### EXTRACT TO READ

BEGIN

# Farm dump



## myersdiggers1998 (May 9, 2011)

went to the old farm dump yesterday, got a few things ,mostly 1920s-- Crockery from utica n.y.


----------



## myersdiggers1998 (May 9, 2011)

close up


----------



## myersdiggers1998 (May 9, 2011)

med bottle


----------



## myersdiggers1998 (May 9, 2011)

lamp base


----------



## myersdiggers1998 (May 9, 2011)

mustard jars


----------



## myersdiggers1998 (May 9, 2011)

busted milk


----------



## myersdiggers1998 (May 9, 2011)

mustard with original lid


----------



## myersdiggers1998 (May 9, 2011)

lg. flask


----------



## myersdiggers1998 (May 9, 2011)

flask has crackle glass look ,kinda cool ,second one like this ive dug


----------



## Dansalata (May 9, 2011)

looks like a fun time...havent been digging here and i miss those days...


----------



## myersdiggers1998 (May 9, 2011)

dug this marble stone. I think its a message board.


----------



## myersdiggers1998 (May 9, 2011)

it had a pc. of wire on each side to hold it in place but it broke in pcs. when I pulled it out.


----------



## myersdiggers1998 (May 9, 2011)

END

### PROVIDED RECORDS
BEGIN

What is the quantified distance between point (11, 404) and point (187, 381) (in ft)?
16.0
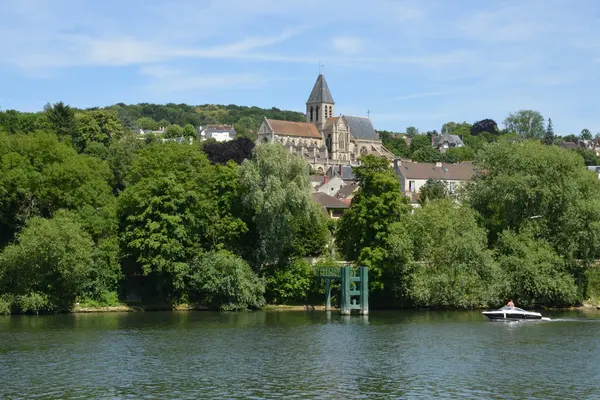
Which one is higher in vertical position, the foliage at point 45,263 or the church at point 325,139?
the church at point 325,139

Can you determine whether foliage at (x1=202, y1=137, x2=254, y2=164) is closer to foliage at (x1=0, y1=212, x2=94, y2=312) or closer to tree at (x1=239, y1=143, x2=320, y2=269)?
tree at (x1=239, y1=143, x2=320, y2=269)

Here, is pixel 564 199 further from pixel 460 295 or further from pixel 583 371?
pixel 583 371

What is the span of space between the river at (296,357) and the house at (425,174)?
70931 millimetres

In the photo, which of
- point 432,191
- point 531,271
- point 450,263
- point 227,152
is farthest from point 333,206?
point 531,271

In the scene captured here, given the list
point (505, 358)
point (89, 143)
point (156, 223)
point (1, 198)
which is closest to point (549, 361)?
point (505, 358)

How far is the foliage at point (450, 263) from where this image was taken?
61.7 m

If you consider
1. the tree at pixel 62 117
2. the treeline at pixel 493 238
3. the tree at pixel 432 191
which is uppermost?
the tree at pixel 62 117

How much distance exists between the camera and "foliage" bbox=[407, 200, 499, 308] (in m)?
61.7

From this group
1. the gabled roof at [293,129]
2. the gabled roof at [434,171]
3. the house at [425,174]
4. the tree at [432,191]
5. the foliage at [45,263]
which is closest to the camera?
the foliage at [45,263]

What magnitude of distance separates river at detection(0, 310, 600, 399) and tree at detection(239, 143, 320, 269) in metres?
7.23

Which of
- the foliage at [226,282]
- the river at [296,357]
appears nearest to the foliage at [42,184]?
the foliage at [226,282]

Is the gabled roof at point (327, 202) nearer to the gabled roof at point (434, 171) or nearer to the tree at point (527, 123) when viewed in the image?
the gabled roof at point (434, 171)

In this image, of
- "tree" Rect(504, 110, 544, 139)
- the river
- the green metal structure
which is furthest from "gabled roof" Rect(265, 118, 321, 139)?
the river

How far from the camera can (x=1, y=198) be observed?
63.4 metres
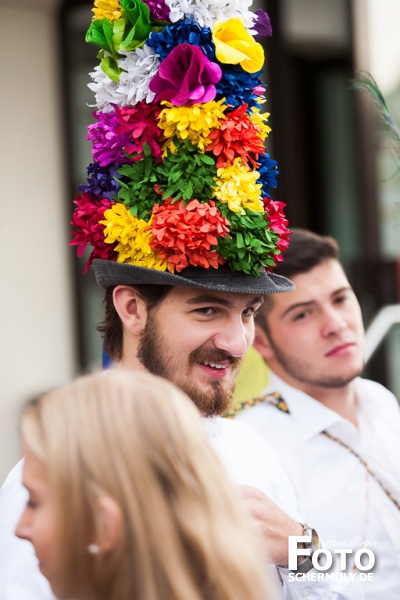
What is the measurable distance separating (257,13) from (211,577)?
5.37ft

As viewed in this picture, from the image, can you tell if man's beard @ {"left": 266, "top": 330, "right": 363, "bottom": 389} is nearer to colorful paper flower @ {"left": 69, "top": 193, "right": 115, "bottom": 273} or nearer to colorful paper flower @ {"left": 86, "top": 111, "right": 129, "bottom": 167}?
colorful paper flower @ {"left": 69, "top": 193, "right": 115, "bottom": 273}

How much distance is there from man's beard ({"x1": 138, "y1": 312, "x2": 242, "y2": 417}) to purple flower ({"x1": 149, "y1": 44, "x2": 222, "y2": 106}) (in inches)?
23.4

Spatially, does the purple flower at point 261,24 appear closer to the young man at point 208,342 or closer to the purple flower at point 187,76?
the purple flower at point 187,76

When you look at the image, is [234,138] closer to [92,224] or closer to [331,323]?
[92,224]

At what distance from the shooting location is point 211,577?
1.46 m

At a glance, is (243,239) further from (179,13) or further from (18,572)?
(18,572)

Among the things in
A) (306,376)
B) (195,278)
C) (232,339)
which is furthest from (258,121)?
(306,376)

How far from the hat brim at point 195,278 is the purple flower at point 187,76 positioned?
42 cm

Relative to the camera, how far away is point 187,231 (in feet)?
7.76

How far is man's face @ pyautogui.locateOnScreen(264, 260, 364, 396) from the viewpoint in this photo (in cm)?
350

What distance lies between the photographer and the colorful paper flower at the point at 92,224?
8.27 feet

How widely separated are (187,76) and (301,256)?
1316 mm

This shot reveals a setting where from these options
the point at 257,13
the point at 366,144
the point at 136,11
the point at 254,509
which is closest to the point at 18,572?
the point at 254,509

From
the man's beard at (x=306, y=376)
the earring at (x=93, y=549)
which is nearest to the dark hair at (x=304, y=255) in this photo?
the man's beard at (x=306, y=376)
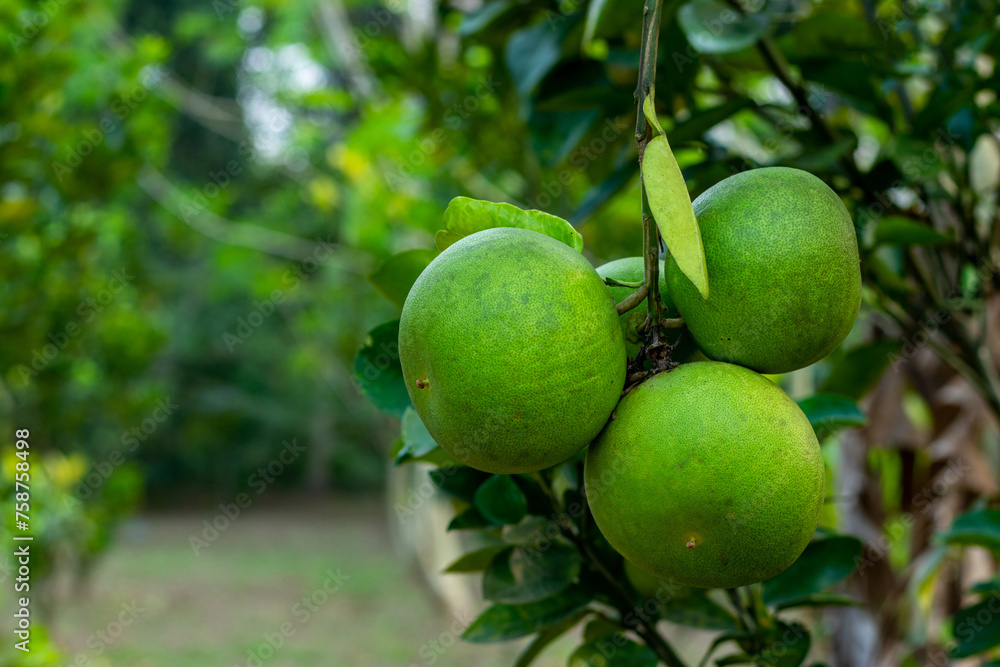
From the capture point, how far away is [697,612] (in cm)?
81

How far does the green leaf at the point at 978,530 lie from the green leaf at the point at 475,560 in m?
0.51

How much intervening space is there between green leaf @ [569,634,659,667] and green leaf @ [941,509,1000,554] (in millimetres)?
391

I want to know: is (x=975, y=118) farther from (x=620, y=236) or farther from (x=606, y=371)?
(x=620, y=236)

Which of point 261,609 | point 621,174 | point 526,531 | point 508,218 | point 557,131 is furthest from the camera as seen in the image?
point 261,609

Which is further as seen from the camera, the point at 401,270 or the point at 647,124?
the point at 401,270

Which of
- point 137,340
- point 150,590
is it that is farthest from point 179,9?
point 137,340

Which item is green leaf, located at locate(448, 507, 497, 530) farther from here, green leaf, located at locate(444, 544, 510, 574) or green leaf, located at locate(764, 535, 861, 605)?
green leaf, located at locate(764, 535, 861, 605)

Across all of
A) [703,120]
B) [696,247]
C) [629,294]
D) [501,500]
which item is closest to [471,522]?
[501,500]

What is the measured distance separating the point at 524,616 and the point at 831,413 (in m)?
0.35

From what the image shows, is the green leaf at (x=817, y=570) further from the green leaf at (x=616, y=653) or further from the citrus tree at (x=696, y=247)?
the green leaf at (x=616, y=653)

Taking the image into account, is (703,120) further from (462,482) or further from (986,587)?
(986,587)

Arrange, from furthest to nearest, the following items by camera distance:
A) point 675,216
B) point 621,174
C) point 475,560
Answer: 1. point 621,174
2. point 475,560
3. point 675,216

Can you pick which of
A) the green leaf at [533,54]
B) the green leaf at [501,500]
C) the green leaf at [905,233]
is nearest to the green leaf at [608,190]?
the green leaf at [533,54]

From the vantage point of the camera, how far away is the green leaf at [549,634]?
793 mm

END

### DIRECTIONS
Copy out the farm dump thread word for word, starting at "dug this marble" and ending at "pulled it out.". The lines have nothing to do with this.

### EXERCISE OUTPUT
dug this marble stone. I think its a message board.


----------



## myersdiggers1998 (May 9, 2011)

it had a pc. of wire on each side to hold it in place but it broke in pcs. when I pulled it out.